TASK ITEM ▸
As the answer, give every line of the records that includes the word "United".

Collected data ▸
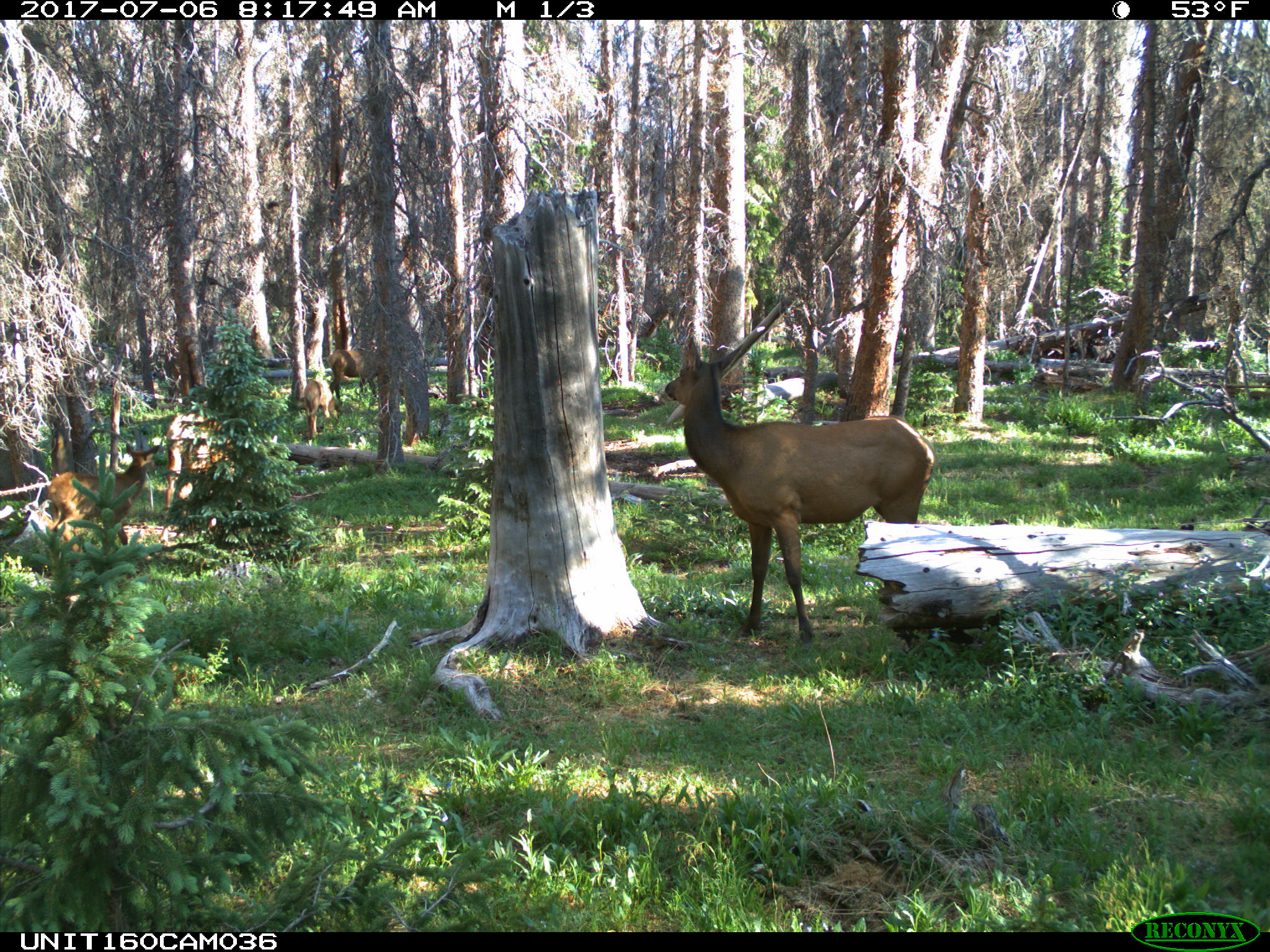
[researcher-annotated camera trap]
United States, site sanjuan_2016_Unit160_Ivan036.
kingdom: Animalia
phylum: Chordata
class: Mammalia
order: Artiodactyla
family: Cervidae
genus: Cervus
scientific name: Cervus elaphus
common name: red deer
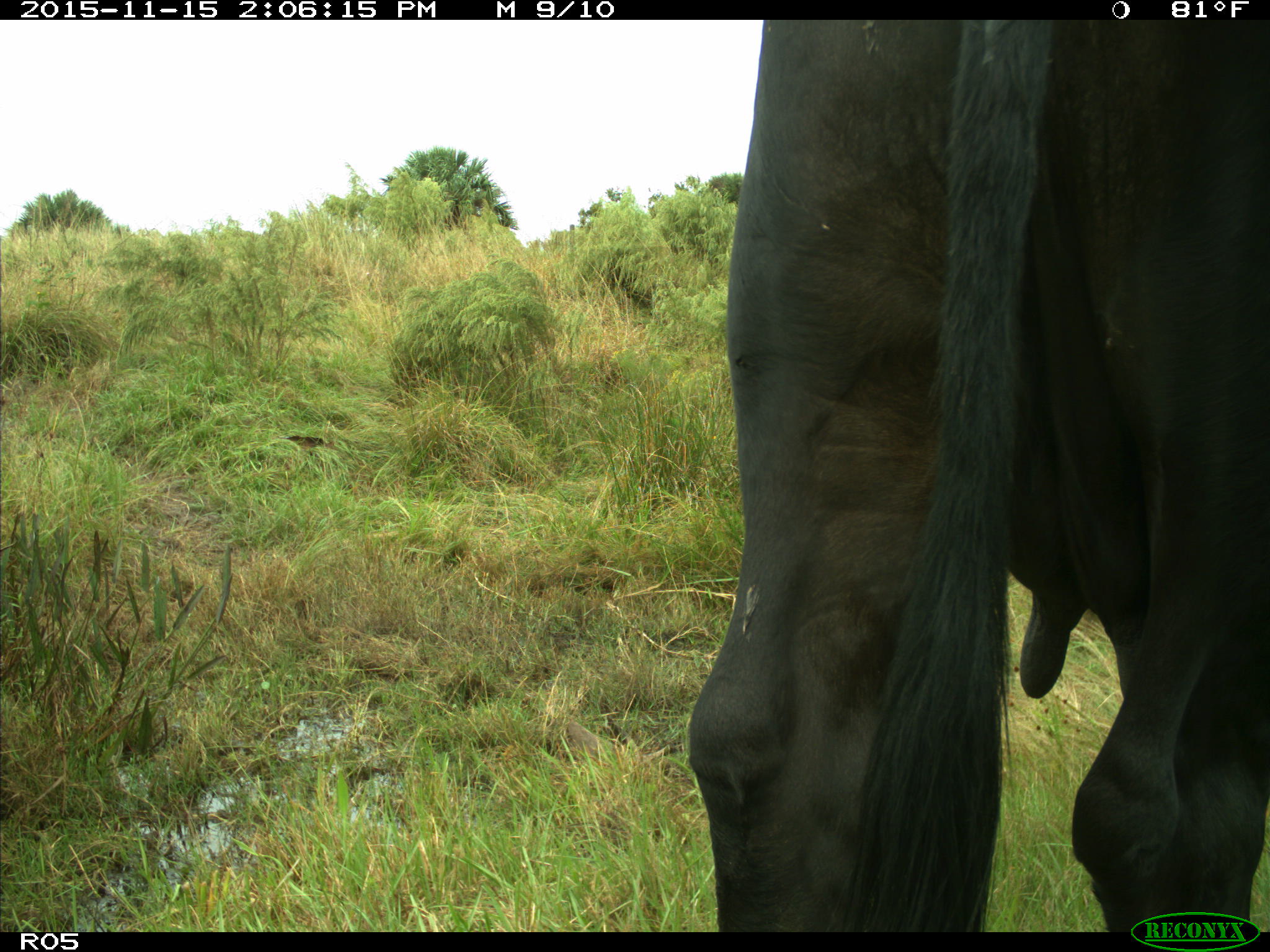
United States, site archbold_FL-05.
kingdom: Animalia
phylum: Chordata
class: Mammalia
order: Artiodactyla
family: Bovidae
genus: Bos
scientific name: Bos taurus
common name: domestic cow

ANSWER ▸
United States, site sanjuan_2016_Unit160_Ivan036.
United States, site archbold_FL-05.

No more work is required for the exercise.